• Records provided:
____
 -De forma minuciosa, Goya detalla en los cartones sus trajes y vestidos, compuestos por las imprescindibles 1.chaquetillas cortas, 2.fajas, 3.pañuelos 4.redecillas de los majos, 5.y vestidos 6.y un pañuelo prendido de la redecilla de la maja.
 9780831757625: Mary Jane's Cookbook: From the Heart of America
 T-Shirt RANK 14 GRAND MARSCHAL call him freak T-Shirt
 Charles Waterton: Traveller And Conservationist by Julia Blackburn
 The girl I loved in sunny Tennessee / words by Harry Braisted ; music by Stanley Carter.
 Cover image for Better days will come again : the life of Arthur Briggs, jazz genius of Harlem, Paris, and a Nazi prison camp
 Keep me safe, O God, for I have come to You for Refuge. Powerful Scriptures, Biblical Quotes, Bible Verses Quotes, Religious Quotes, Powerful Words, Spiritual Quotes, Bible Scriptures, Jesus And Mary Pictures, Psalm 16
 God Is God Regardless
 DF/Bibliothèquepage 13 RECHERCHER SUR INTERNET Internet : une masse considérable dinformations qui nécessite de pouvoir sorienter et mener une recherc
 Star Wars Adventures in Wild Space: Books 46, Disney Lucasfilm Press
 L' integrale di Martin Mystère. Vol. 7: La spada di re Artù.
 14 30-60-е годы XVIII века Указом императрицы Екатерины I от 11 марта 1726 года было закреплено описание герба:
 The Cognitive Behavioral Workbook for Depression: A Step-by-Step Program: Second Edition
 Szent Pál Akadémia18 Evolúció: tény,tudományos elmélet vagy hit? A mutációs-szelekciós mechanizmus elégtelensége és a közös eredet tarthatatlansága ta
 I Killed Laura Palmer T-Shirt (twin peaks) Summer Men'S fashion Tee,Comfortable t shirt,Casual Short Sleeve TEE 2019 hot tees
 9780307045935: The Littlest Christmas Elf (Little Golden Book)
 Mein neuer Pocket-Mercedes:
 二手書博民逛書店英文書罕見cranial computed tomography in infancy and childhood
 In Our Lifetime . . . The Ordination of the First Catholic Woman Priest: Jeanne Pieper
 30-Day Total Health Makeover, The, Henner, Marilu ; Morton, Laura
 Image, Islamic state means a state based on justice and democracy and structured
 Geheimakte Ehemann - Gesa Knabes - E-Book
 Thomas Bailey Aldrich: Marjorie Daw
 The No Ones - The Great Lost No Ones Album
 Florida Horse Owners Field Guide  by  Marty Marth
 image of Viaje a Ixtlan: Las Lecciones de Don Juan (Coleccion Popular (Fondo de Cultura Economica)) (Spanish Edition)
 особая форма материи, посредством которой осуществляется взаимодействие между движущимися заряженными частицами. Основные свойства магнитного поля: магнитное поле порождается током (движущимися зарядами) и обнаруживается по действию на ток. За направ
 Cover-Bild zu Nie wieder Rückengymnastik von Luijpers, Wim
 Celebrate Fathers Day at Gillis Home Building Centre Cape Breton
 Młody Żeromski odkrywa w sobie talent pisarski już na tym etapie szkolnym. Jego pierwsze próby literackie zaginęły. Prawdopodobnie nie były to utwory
____
Set down all of the data above, word for word.

• Solution to this exercise:
 -De forma minuciosa, Goya detalla en los cartones sus trajes y vestidos, compuestos por las imprescindibles 1.chaquetillas cortas, 2.fajas, 3.pañuelos 4.redecillas de los majos, 5.y vestidos 6.y un pañuelo prendido de la redecilla de la maja.
 9780831757625: Mary Jane's Cookbook: From the Heart of America
 T-Shirt RANK 14 GRAND MARSCHAL call him freak T-Shirt
 Charles Waterton: Traveller And Conservationist by Julia Blackburn
 The girl I loved in sunny Tennessee / words by Harry Braisted ; music by Stanley Carter.
 Cover image for Better days will come again : the life of Arthur Briggs, jazz genius of Harlem, Paris, and a Nazi prison camp
 Keep me safe, O God, for I have come to You for Refuge. Powerful Scriptures, Biblical Quotes, Bible Verses Quotes, Religious Quotes, Powerful Words, Spiritual Quotes, Bible Scriptures, Jesus And Mary Pictures, Psalm 16
 God Is God Regardless
 DF/Bibliothèquepage 13 RECHERCHER SUR INTERNET Internet : une masse considérable dinformations qui nécessite de pouvoir sorienter et mener une recherc
 Star Wars Adventures in Wild Space: Books 46, Disney Lucasfilm Press
 L' integrale di Martin Mystère. Vol. 7: La spada di re Artù.
 14 30-60-е годы XVIII века Указом императрицы Екатерины I от 11 марта 1726 года было закреплено описание герба:
 The Cognitive Behavioral Workbook for Depression: A Step-by-Step Program: Second Edition
 Szent Pál Akadémia18 Evolúció: tény,tudományos elmélet vagy hit? A mutációs-szelekciós mechanizmus elégtelensége és a közös eredet tarthatatlansága ta
 I Killed Laura Palmer T-Shirt (twin peaks) Summer Men'S fashion Tee,Comfortable t shirt,Casual Short Sleeve TEE 2019 hot tees
 9780307045935: The Littlest Christmas Elf (Little Golden Book)
 Mein neuer Pocket-Mercedes:
 二手書博民逛書店英文書罕見cranial computed tomography in infancy and childhood
 In Our Lifetime . . . The Ordination of the First Catholic Woman Priest: Jeanne Pieper
 30-Day Total Health Makeover, The, Henner, Marilu ; Morton, Laura
 Image, Islamic state means a state based on justice and democracy and structured
 Geheimakte Ehemann - Gesa Knabes - E-Book
 Thomas Bailey Aldrich: Marjorie Daw
 The No Ones - The Great Lost No Ones Album
 Florida Horse Owners Field Guide  by  Marty Marth
 image of Viaje a Ixtlan: Las Lecciones de Don Juan (Coleccion Popular (Fondo de Cultura Economica)) (Spanish Edition)
 особая форма материи, посредством которой осуществляется взаимодействие между движущимися заряженными частицами. Основные свойства магнитного поля: магнитное поле порождается током (движущимися зарядами) и обнаруживается по действию на ток. За направ
 Cover-Bild zu Nie wieder Rückengymnastik von Luijpers, Wim
 Celebrate Fathers Day at Gillis Home Building Centre Cape Breton
 Młody Żeromski odkrywa w sobie talent pisarski już na tym etapie szkolnym. Jego pierwsze próby literackie zaginęły. Prawdopodobnie nie były to utwory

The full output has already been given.